REQUIRED WORK: Write out each of the following entries word for word, keeping every line as it stands.

SOURCE MATERIAL:
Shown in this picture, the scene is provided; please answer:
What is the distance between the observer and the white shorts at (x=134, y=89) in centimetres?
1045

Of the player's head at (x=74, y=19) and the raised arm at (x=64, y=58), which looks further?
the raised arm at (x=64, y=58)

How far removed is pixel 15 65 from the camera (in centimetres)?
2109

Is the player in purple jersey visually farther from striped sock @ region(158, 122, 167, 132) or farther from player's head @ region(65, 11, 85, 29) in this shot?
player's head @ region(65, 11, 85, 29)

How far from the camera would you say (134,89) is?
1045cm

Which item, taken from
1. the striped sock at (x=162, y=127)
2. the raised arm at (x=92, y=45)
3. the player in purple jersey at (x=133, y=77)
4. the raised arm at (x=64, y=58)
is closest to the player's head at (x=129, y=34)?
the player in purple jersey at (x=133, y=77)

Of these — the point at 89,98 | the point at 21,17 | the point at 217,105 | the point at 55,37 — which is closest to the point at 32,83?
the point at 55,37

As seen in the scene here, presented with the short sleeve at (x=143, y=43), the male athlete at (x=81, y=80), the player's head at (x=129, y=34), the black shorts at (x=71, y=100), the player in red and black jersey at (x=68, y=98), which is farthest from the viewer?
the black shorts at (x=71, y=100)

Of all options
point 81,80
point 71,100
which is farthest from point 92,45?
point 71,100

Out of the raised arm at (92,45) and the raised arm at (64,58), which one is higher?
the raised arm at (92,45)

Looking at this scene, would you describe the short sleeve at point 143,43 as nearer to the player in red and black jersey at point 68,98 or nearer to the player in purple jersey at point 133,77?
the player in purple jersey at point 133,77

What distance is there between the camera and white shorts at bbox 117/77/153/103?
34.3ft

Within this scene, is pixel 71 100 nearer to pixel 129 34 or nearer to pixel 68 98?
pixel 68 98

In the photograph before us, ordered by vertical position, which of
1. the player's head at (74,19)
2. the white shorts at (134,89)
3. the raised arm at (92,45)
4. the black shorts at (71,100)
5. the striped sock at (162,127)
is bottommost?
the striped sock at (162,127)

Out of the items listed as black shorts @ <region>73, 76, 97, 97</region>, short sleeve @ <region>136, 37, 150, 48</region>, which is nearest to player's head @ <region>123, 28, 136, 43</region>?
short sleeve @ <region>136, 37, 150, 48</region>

SOLUTION FOR THIS EXERCISE:
Shown in this picture, the scene is provided; please answer:
What is the distance between the observer and the white shorts at (x=134, y=89) in centimetres?
1045

Of the player's head at (x=74, y=19) and the raised arm at (x=64, y=58), which looks further?
the raised arm at (x=64, y=58)

How far removed is pixel 15 65 from the camera (in centimetres)?
2109

Is the player in purple jersey visually farther from striped sock @ region(158, 122, 167, 132) or farther from player's head @ region(65, 11, 85, 29) in this shot?
player's head @ region(65, 11, 85, 29)

How far from the camera would you say (134,89) is?
1045cm

Which item, taken from
1. the striped sock at (x=162, y=127)
2. the raised arm at (x=92, y=45)
3. the player in purple jersey at (x=133, y=77)
4. the raised arm at (x=64, y=58)
is closest to the player's head at (x=129, y=34)?
the player in purple jersey at (x=133, y=77)

Of these — the point at 89,98 | the point at 21,17 | the point at 217,105 | the point at 55,37 — which is closest to the point at 32,83?
the point at 55,37

As seen in the scene here, presented with the short sleeve at (x=143, y=43), the male athlete at (x=81, y=80), the player's head at (x=129, y=34), the black shorts at (x=71, y=100), the player in red and black jersey at (x=68, y=98), which is farthest from the viewer?
the black shorts at (x=71, y=100)

Of all options
point 81,80
point 71,100
which is farthest from point 92,45?
point 71,100

Out of the raised arm at (92,45) and the raised arm at (64,58), which one is higher?
the raised arm at (92,45)

Looking at this scene, would you describe the short sleeve at point 143,43 as nearer to the player in red and black jersey at point 68,98 or nearer to the player in purple jersey at point 133,77?
the player in purple jersey at point 133,77

What distance is there between the camera and white shorts at bbox 117/77/153/103?
34.3ft

Within this scene, is pixel 71 100 nearer to pixel 129 34 or nearer to pixel 68 98?
pixel 68 98

In the photograph before us, ordered by vertical position, which of
1. the player's head at (74,19)
2. the white shorts at (134,89)
3. the raised arm at (92,45)
4. the black shorts at (71,100)
5. the striped sock at (162,127)
is bottommost?
the striped sock at (162,127)

Out of the items listed as black shorts @ <region>73, 76, 97, 97</region>, short sleeve @ <region>136, 37, 150, 48</region>, which is nearest to player's head @ <region>123, 28, 136, 43</region>?
short sleeve @ <region>136, 37, 150, 48</region>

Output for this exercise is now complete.